Una de las muchas cosas que aprendí de mi padre y de mi madre es que las críticas, si son constructivas, han de ser bienvenidas porque siempre se puede aprender de ellas para ser mejor. Entiendo, porque me pasa, que a veces no es fácil asumirlas, pero con el paso de los años y la llegada de las canas he entendido que tengo una profesión en la que estamos sujetos a muchas críticas. Nunca o casi nunca hacemos bien del todo las cosas y siempre hay quien sabrá mucho más que nosotros del tema que escribimos o hablamos o nos dirá que no hemos transcrito bien sus declaraciones, que las hemos sacado de contexto o que no hemos captado la esencia. He aprendido a vivir con ello y con los comentarios en redes sociales y al pie de cada noticia. Si son constructivas intento apuntármelas para en un futuro hacer mejor el texto. Sin embargo, todo cambia cuando hay un insulto por medio porque bajo mi punto de vista ahí se cruza una línea roja que puede acabar generando violencia.

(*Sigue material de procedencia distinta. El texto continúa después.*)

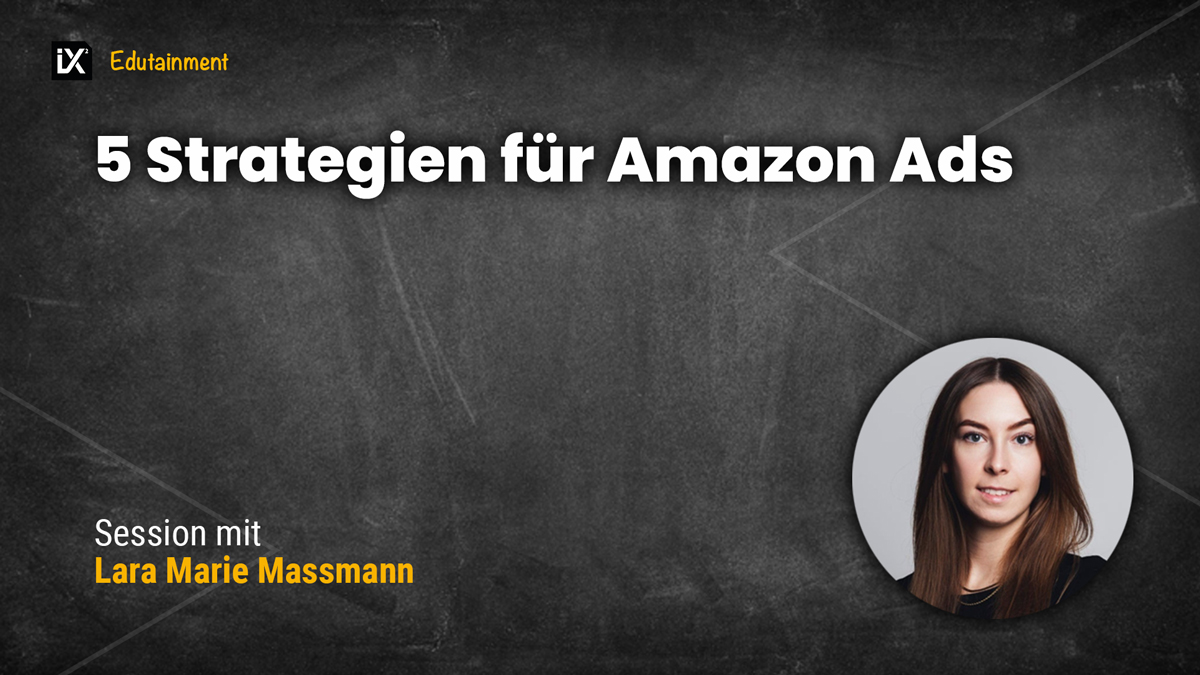 5 Strategien für Amazon Ads | Lara-Marie Massmann | CAMPIXX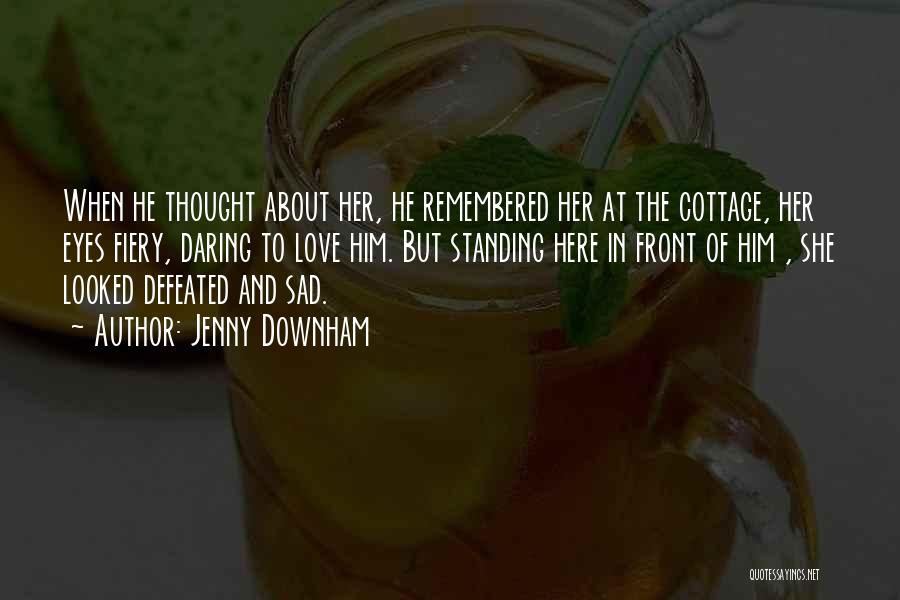 Jenny Downham Quotes: When He Thought About Her, He Remembered Her At The Cottage, Her Eyes Fiery, Daring To Love Him. But Standing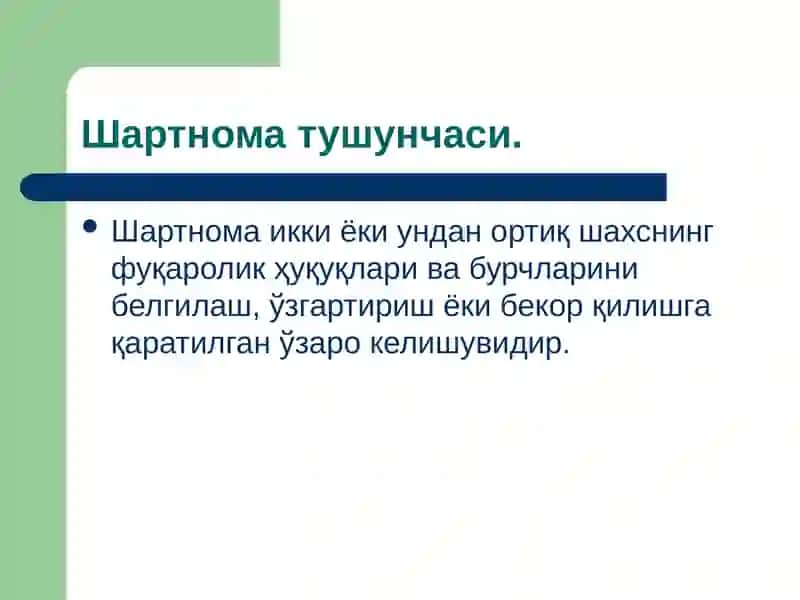 Shartnoma togrisidagi umumiy qoidalar /ШАРТНОМА ТЎҒРИСИДАГИ УМУМИЙ ҚОИДАЛАР 4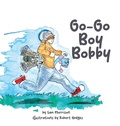 Cover: Go-Go Boy Bobby - GWN Publishing, LLC
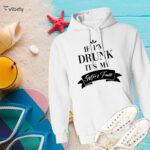If I'm Drunk Hoodie
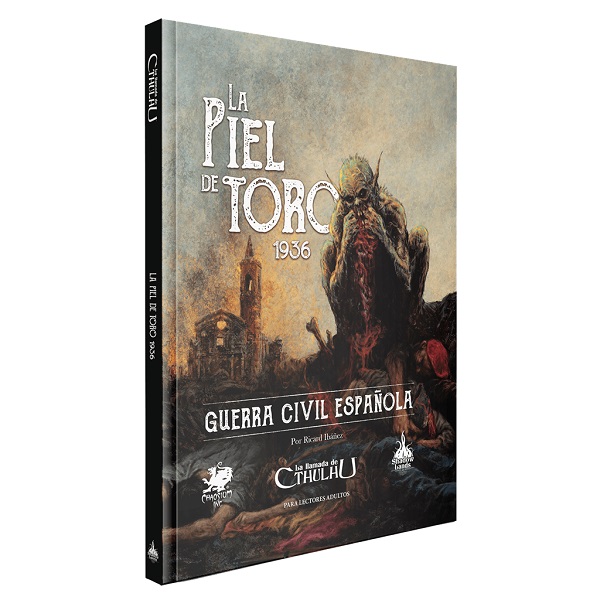 LA LLAMADA DE CTHULHU LA PIEL DE TORO 1936 LA GUERRA CIVIL ESPAÑOLA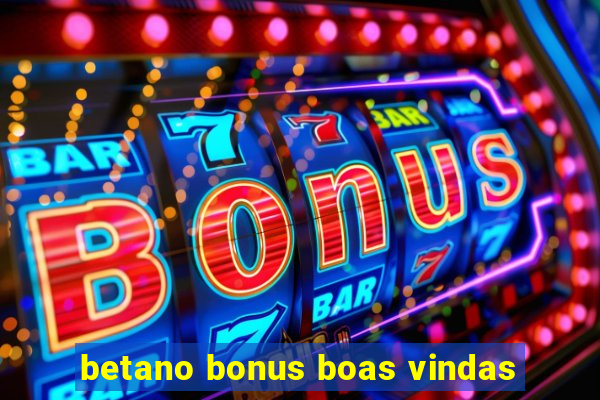 betano bonus boas vindas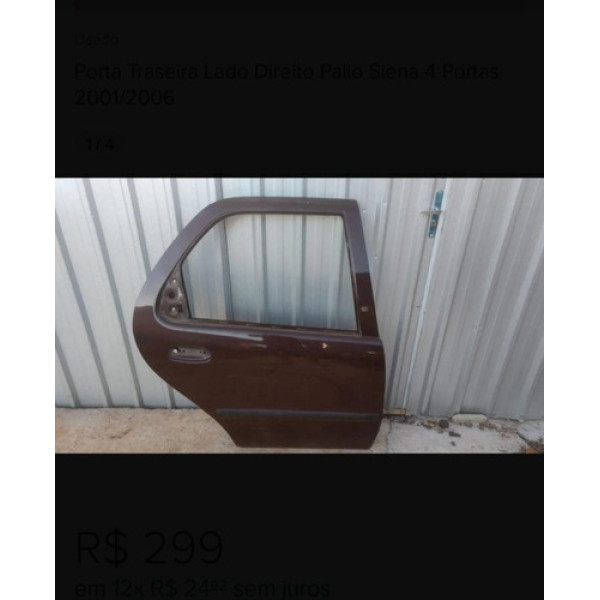 Porta Traseira Lado Direito Palio Siena 4 Portas 2001/2006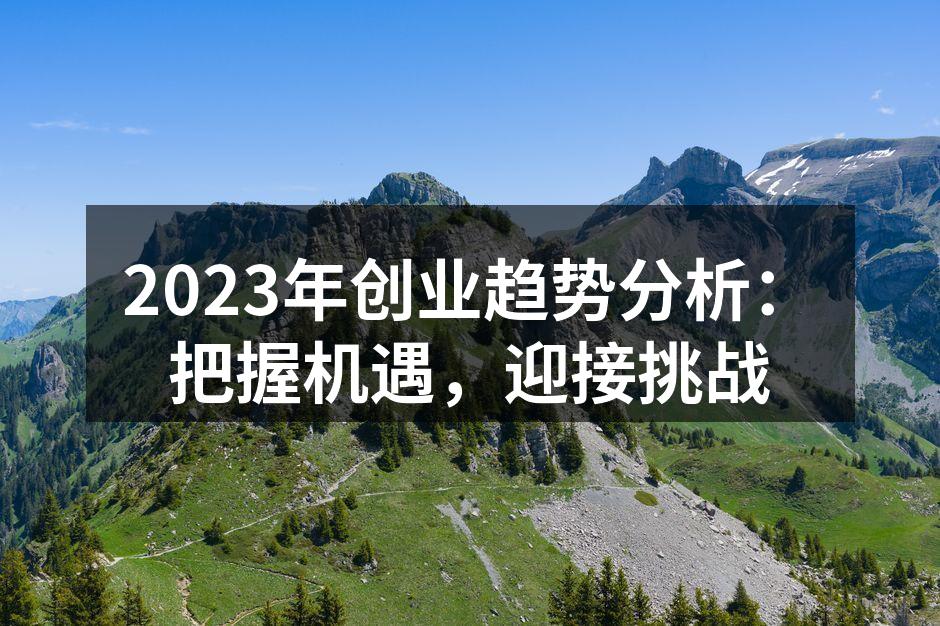 2023年创业趋势分析：把握机遇，迎接挑战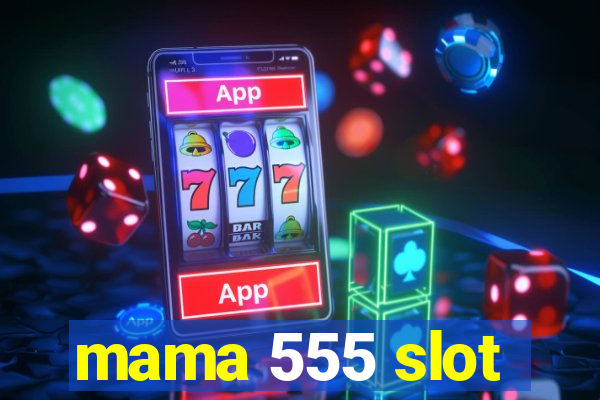 mama 555 slot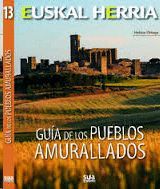 EUSKAL HERRIA. GUIA DE LOS PUEBLOS AMURALLADOS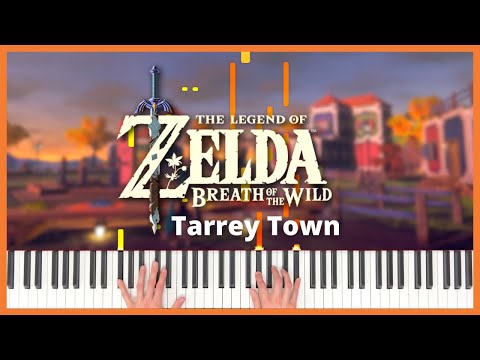 Tarrey Town | The Legend of Zelda: Breath of the Wild | Piano Cover/Instrumental (+ Sheet Music)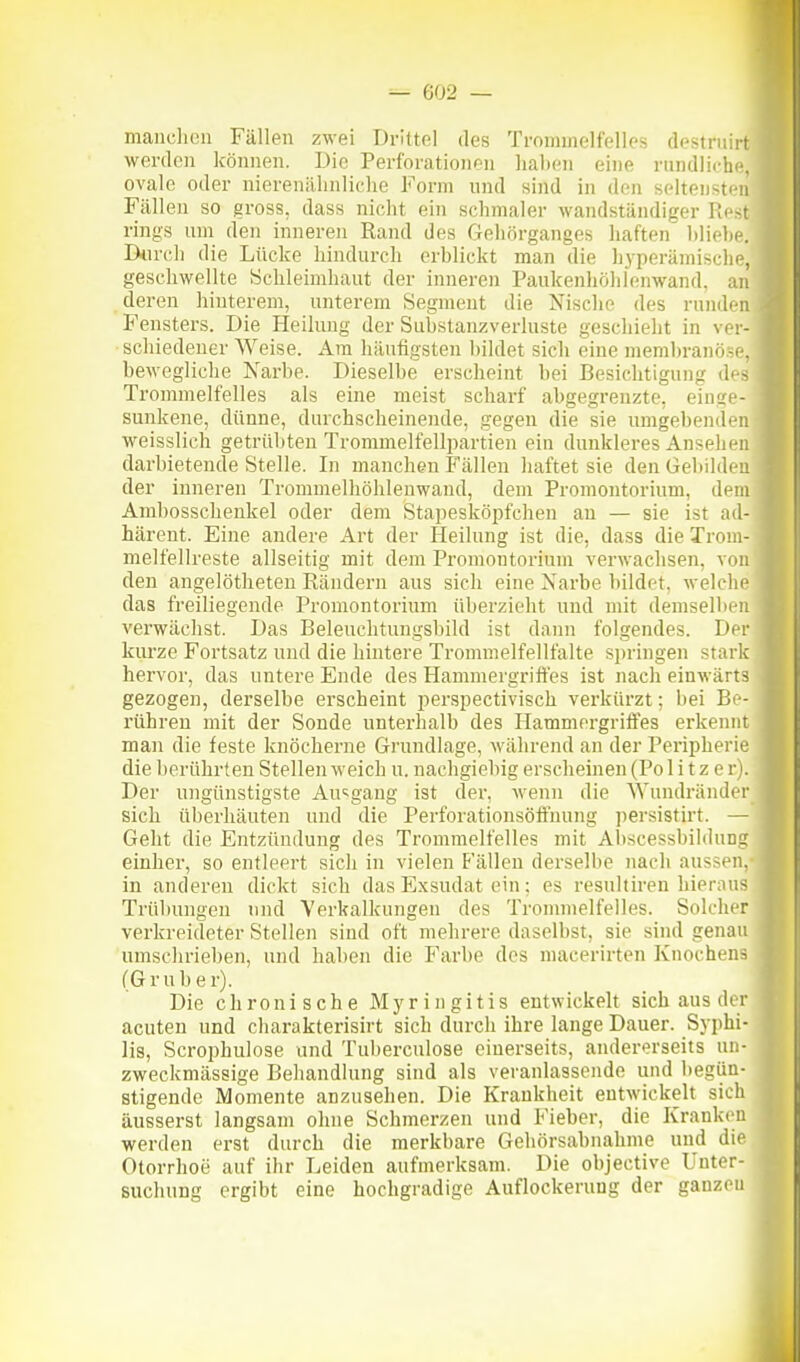 manclicu Fällen zwei Drittel des Trommelfelles destrnirt werden können. Die Perforationen haben eine rundliche, ovale oder nierenähnliche Form nnd sind in den seltensten Fällen so gross, dass nicht ein schmaler wandständiger Rest rings um den inneren Rand des Geliörganges haften bliebe. Dnrcli die Lücke hindurch erblickt man die hyperämische, geschwellte Schleimhaut der inneren Paukenhöhlenwand, an deren hinterem, unterem Segment die Nische des runden Fensters. Die Pleilung der Substauzverluste geschieht in ver- schiedener Weise. Am häufigsten bildet sich eine membranöse, bewegliche Narbe. Dieselbe erscheint bei Besichtigung des Trommelfelles als eine meist scharf abgegrenzte, einge- sunkene, dünne, durchscheinende, gegen die sie umgebenden weisslich getrübten Trommelfellpartien ein dunkleres Ansehen darbietende Stelle. In manchen Fällen haftet sie den Gebilden der inneren Trommelhöhlenwaud, dem Promontorium, dem Ambosschenkel oder dem Stapesköpfchen an — sie ist ad- härent. Eine andere Art der Heilung ist die, dass die Trom- melfellreste allseitig mit dem Promontorium verwachsen, von den angelötheteu Rändern aus sich eine Narbe bildet, welche das freiliegende Promontorium überzieht nnd mit demselben verwächst. Das Beleuchtungsbild ist dann folgendes. Der kurze Fortsatz und die hintere Trommelfellfalte springen stark hervor, das untere Ende des Hammergriffes ist nach einwärts gezogen, derselbe erscheint perspectivisch verkürzt: bei Be- rühren mit der Sonde unterhalb des Hammergriffes erkennt man die feste knöcherne Grundlage, während an der Peripherie die berührten Stellen weich u. nachgiebig erscheinen (Poll t z e r). Der ungünstigste Au>;gang ist der, wenn die Wundränder sich überhäuten und die Perforationsöffnung persistirt. — Geht die Entzündung des Trommelfelles mit Abscessbihlung einher, so entleert sich in vielen Fällen derselbe nach aussen, in anderen dickt sich das Exsudat ein; es resultiren hierons Trübungen nnd Verkalkungen des Trommelfeiles. Solcher verkreideter Stellen sind oft mehrere daselbst, sie sind genau umschrieben, und haben die Farbe des macerirten Knochens (Gr Uber). Die chronische Myringitis entwickelt sich aus der acuten und charakterisirt sich durch ihre lange Dauer. Syphi- lis, Scrophulose und Tuberculose einerseits, andererseits un- zweckmässige Behandlung sind als veranlassende und begün- stigende Momente anzusehen. Die Krankheit entwickelt sich äusserst langsam ohne Schmerzen und Fieber, die Krankon werden erst durch die merkbare Gehörsabnahme und die Otorrhoe auf ihr Leiden aufmerksam. Die objective Unter- suchung ergibt eine hochgradige Auflockerung der ganzen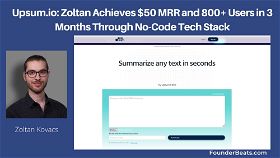 Upsum.io: Zoltan Achieves $50 MRR and 800+ Users in 3 Months Through No-Code Tech Stack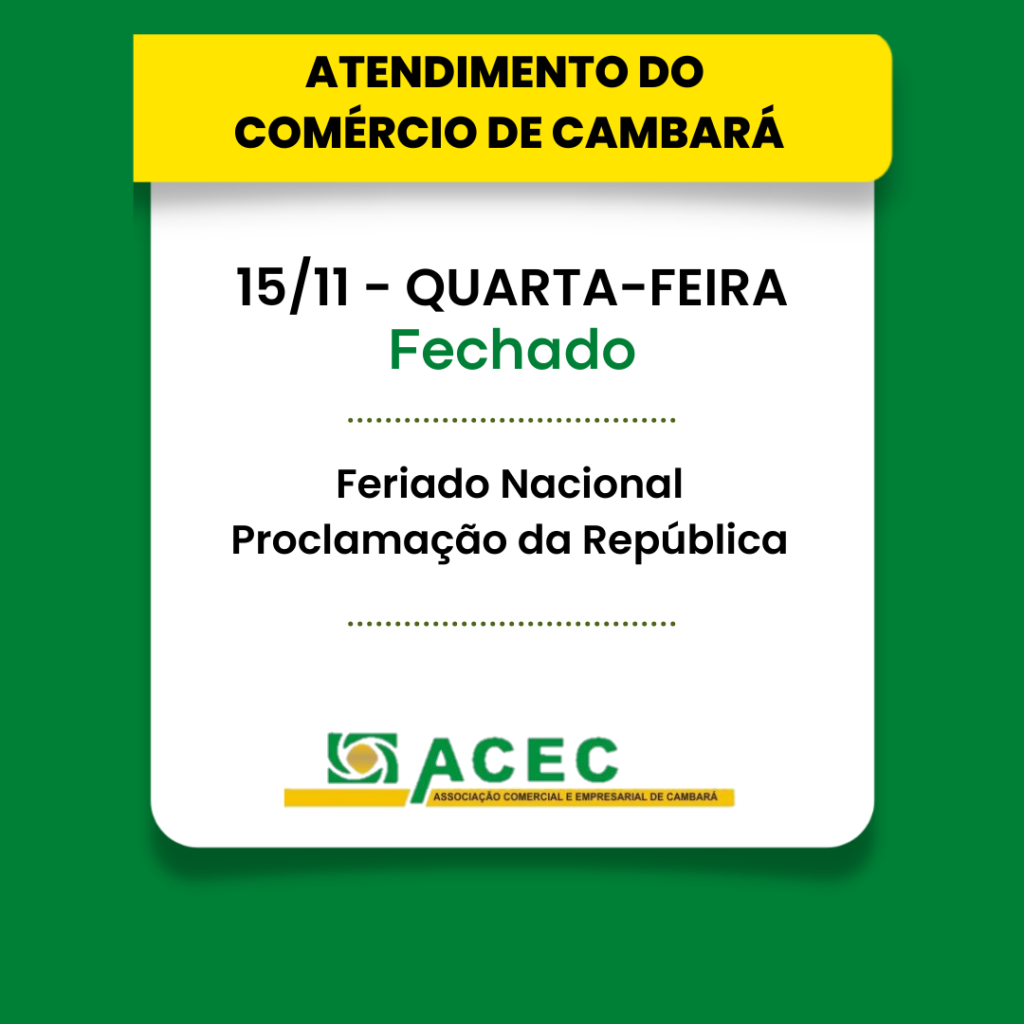 Horário de Atendimento do Comércio de Cambará – 15/11 – Feriado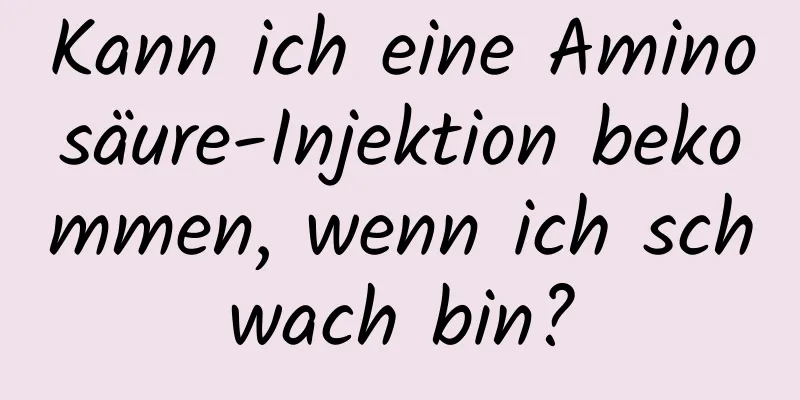 Kann ich eine Aminosäure-Injektion bekommen, wenn ich schwach bin?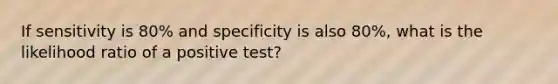 If sensitivity is 80% and specificity is also 80%, what is the likelihood ratio of a positive test?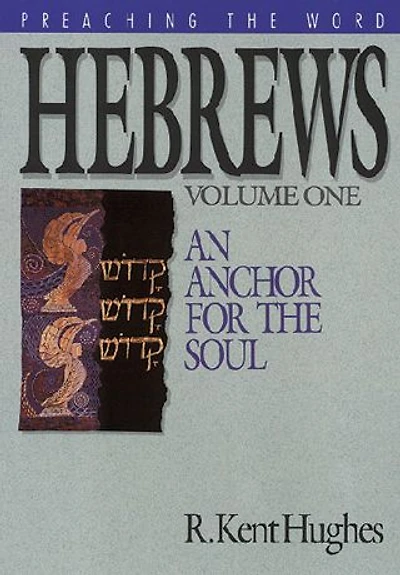 Hebrews, Volume 1: An Anchor for the Soul
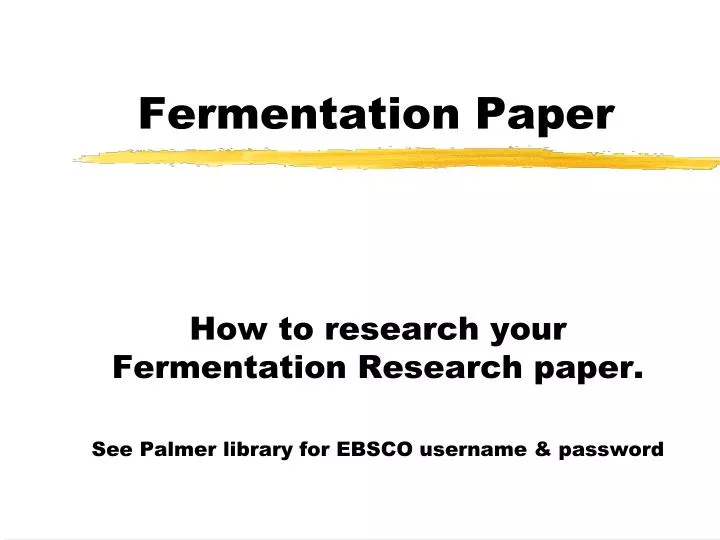 fermentation paper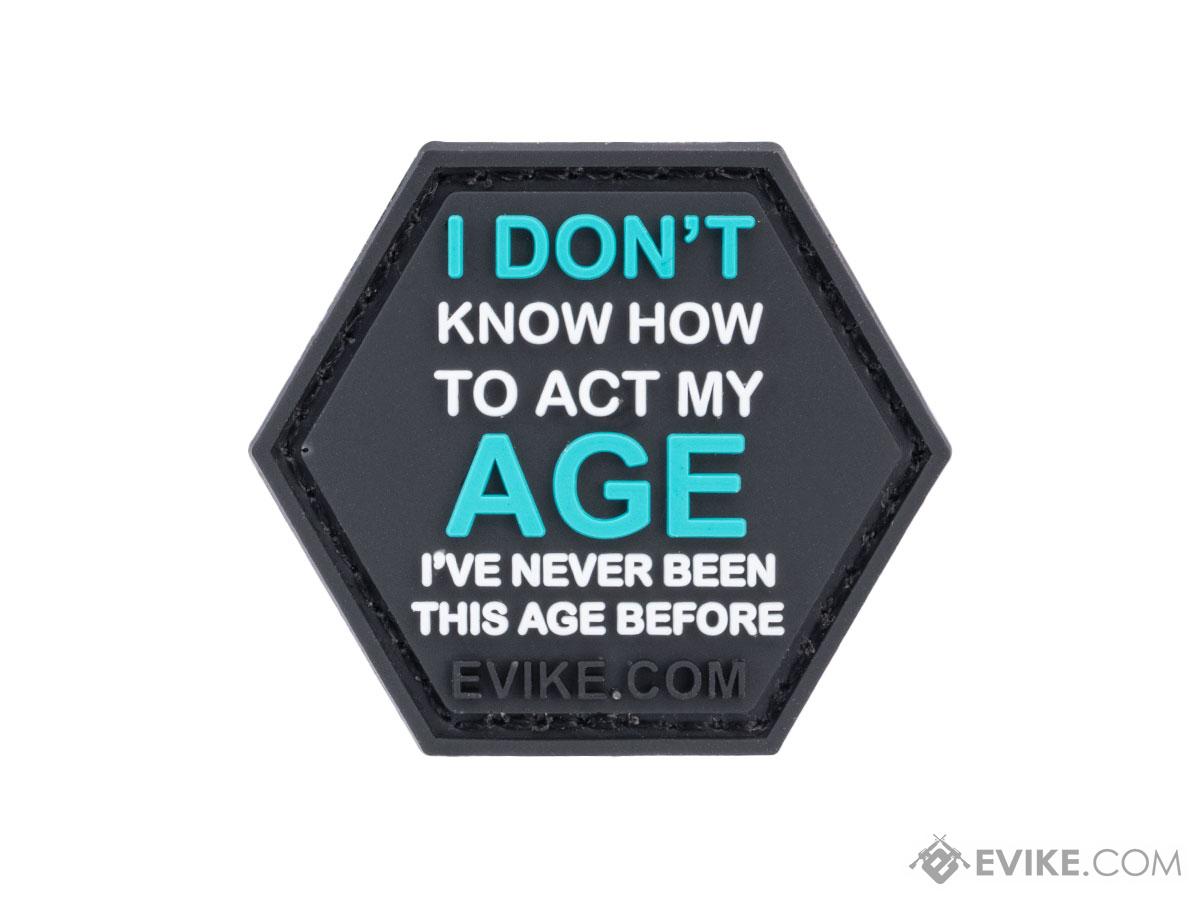 Operator Profile PVC Hex Patch Catchphrase Series 7 (Model: Act My Age)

Ayer el vicepresidente segundo del Gobierno, Pablo Iglesias, durante la comparecencia tras el Consejo de Ministros utilizó su intervención para explicar las medidas allí adaptadas para dar su versión sobre el llamado caso Dina y seguir con su ataque a los medios de comunicación que aportan una versión diferente a la suya. No seré yo quien diga quien lleva razón en este tema porque no tengo todos los datos en la mano para formarme un juicio de valor y ante eso es mejor callarse. Lo que sí tengo claro es que nadie, sea quien sea, puede asegurar como dijo ayer Iglesias que «hay que naturalizar que en una democracia avanzada cualquiera que tenga una presencia pública y que tenga responsabilidades en una empresa de comunicación o en la política está sometido tanto a la crítica como al insulto en redes sociales». Es cruzar una línea peligrosa que me da miedo porque el ser humano es muy impredecible cuando se le alienta y se le jalea. Una cosa es una crítica y otra un insulto. Son muy diferentes.